## What to work on
Please reproduce the items from the line with "What is the distance boulder" through the end of the items, swapping "boulder" for "rock" and leaving everything else unchanged.

## Source data
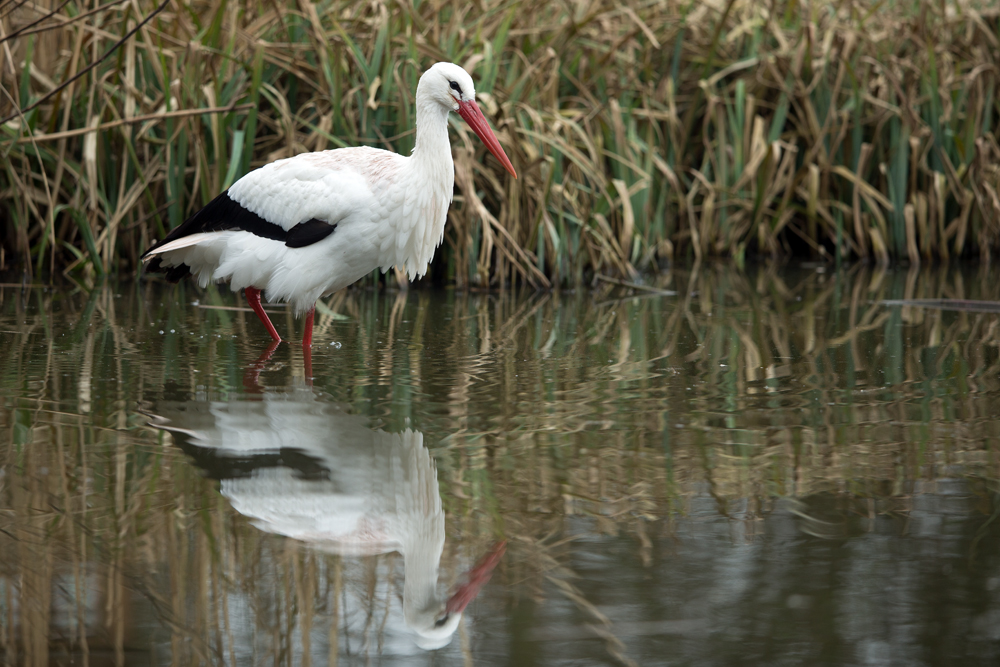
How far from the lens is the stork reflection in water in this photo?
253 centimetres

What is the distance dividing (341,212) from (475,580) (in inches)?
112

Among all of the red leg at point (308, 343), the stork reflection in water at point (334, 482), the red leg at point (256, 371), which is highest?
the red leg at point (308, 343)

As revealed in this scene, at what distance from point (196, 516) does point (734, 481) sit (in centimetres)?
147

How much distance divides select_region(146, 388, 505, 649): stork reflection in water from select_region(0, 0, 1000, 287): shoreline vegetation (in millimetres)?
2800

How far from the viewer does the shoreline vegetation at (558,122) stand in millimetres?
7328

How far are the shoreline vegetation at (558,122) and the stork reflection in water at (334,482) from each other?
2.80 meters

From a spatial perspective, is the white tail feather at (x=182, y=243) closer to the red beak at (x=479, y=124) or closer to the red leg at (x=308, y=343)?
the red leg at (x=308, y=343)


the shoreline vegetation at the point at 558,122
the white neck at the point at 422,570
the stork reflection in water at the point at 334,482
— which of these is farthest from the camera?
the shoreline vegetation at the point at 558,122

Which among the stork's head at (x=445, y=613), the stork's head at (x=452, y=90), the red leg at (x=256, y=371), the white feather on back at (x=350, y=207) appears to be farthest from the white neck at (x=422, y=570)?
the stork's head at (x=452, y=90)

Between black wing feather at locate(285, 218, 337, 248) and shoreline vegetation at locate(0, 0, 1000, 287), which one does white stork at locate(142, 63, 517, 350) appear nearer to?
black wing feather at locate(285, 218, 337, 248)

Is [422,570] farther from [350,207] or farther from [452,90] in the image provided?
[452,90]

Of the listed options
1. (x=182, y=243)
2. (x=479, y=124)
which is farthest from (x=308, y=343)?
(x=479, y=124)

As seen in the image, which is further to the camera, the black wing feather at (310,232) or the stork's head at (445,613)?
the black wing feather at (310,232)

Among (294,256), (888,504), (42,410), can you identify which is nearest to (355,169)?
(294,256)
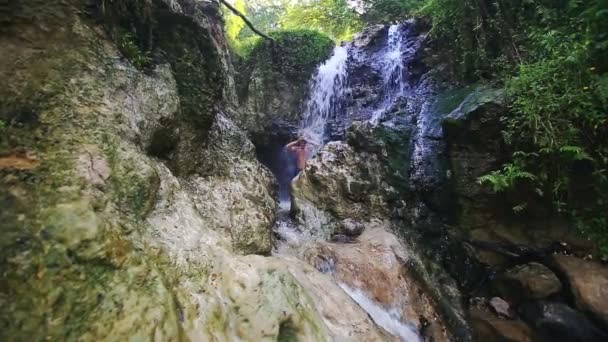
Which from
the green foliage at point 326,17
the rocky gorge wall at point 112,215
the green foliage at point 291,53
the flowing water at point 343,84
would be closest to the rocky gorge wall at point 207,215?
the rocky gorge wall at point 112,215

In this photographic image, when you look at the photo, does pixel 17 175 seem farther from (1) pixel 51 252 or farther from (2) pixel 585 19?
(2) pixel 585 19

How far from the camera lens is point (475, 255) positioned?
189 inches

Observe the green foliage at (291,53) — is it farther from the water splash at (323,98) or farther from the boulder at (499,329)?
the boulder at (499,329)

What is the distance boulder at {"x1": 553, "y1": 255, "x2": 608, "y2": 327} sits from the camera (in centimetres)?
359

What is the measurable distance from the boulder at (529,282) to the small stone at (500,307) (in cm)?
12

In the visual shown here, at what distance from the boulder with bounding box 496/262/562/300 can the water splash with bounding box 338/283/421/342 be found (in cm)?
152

## Solution for this problem
What is the distance rock at {"x1": 553, "y1": 255, "x2": 608, "y2": 327} sits from the camera (in centimetres)?
359

What is the measurable distance from the rock at (529,282) to the small stone at (500,307) (in cm)?
12

In the visual shown here, at what distance from the rock with bounding box 496/262/562/300 can the water splash with bounding box 338/283/421/342 be found (in cm)?
152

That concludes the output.